Materials provided below:
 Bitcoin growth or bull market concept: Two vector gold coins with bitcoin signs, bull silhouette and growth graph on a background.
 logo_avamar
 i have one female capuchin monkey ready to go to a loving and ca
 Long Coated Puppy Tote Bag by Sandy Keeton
End of Materials provided.
Materials provided below:
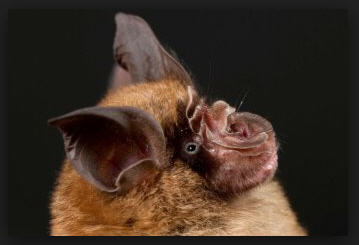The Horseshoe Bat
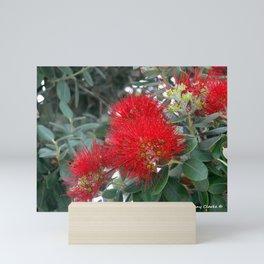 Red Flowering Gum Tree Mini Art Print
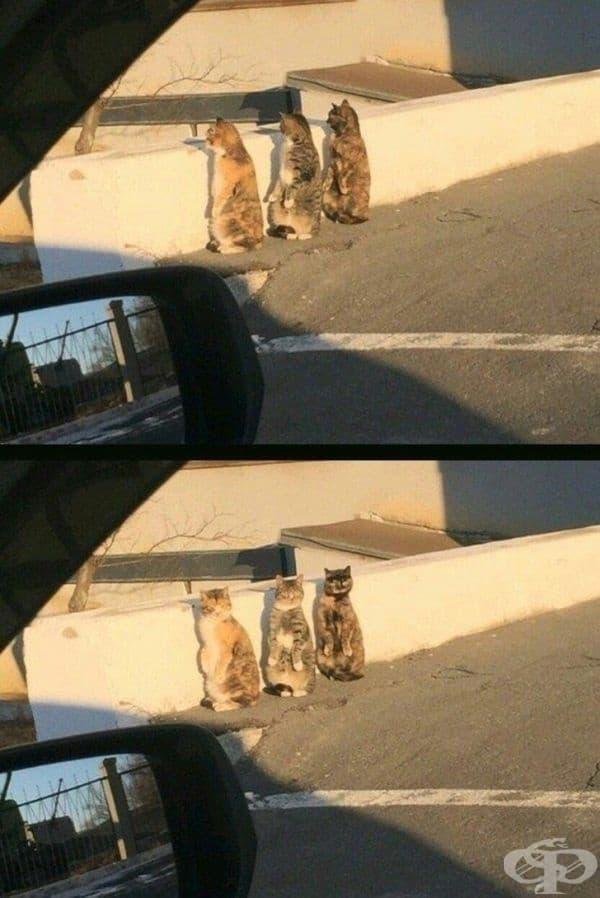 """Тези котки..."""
End of Materials provided.
Your task - In the listing above, locate the line containing "i have one female" and the line containing "Long Coated Puppy Tote Bag by Sandy Keeton". Transcribe those two lines and everything between them, exactly as written.

Task solution -
 i have one female capuchin monkey ready to go to a loving and ca
 Long Coated Puppy Tote Bag by Sandy Keeton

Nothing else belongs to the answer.